YANG PERLU DIKERJAKAN = Tuliskan persis bagian teks tentang tanah Arab, semuanya mulai dari "Sementara saat ini, Tanah" sampai dengan "bisa dikatakan sempurna.".

Ismail Suardi Wekke
STAIN Sorong & Divisi Riset ISMES
Dua puluh lima Nabi dan Rasul semuanya dilahirkan di tanah Arab. Ini dapat diartikan bahwa ada berkah tersendiri yang dimiliki wilayah Arab berbanding dengan tempat lain. Sekalipun itu sudah ditegaskan bahwa etnisitas kearaban tidaklah menjadi faktor utama yang menyebabkan seseorang mulia atau terhina. Dengan keunggulan tersebut, maka agama tauhid memiliki hubungan historis, sekaligus emosional dengan setiap jengkal tanah Arab.
Keberkahan itu juga yang menjadikan agama Tauhid untuk menjaga kesucian beberapa lokasi. Mekkah menjadi pusat kesucian itu, dimana Nabi Ibrahim dan putranya, Ismail mewariskan Baitullah hingga sekarang. Tidak saja menjadi arah ibadah shalat, bahkan satu-satunya tempat yang menjadi rangkaian awal dan akhir ibadah haji. Tidak ada tempat yang memungkinkan untuk menunaikan haji, kecuali di Mekkah. Adapun Madinah hanya menyempurnakan arba’in.
Sementara saat ini, Tanah Arab juga menyimpan konflik yang teramat panjang. Saat tidaksatupun wilayah yang tidak merdeka, justru masih ada Palestina yang dirampas kemerdekaannya. Warga Palestina belum menikmati keamanan sesungguhnya. Wilayah mereka dikuasai oleh Israel. Dalam beberapa hal yang prinsip, mereka masih harus bergantung kepada budi baik Israel. Abad 21 justru masih menyimpan penjajahan. Padahal saat ini, teori kebebasan, hak asasi manusia, dan keseteraan sudah mencapai puncaknya jikalau tidak bisa dikatakan sempurna.

CUPLIKAN DATA =
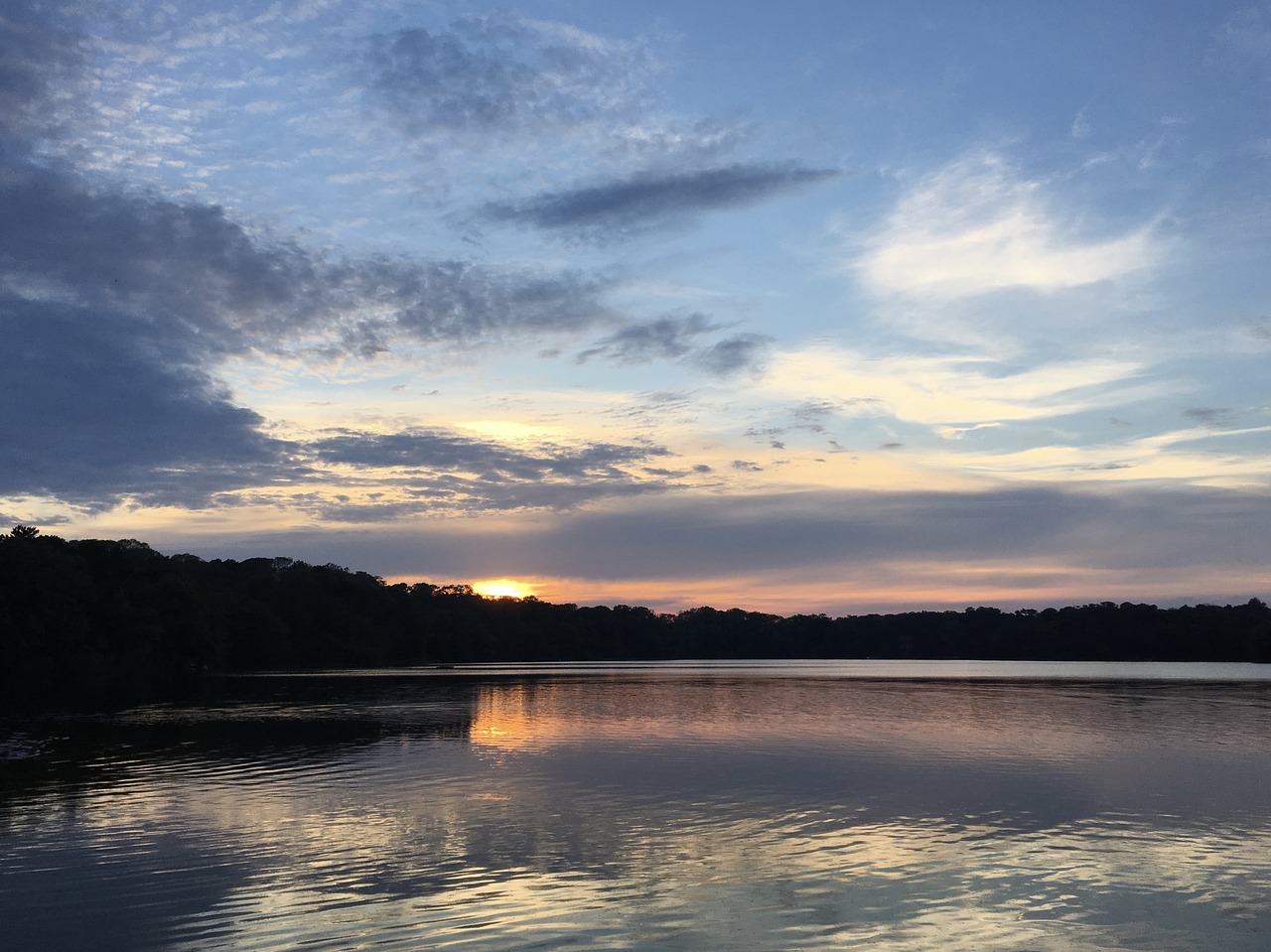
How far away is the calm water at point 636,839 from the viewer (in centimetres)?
1517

HASIL YANG BENAR =
Sementara saat ini, Tanah Arab juga menyimpan konflik yang teramat panjang. Saat tidaksatupun wilayah yang tidak merdeka, justru masih ada Palestina yang dirampas kemerdekaannya. Warga Palestina belum menikmati keamanan sesungguhnya. Wilayah mereka dikuasai oleh Israel. Dalam beberapa hal yang prinsip, mereka masih harus bergantung kepada budi baik Israel. Abad 21 justru masih menyimpan penjajahan. Padahal saat ini, teori kebebasan, hak asasi manusia, dan keseteraan sudah mencapai puncaknya jikalau tidak bisa dikatakan sempurna.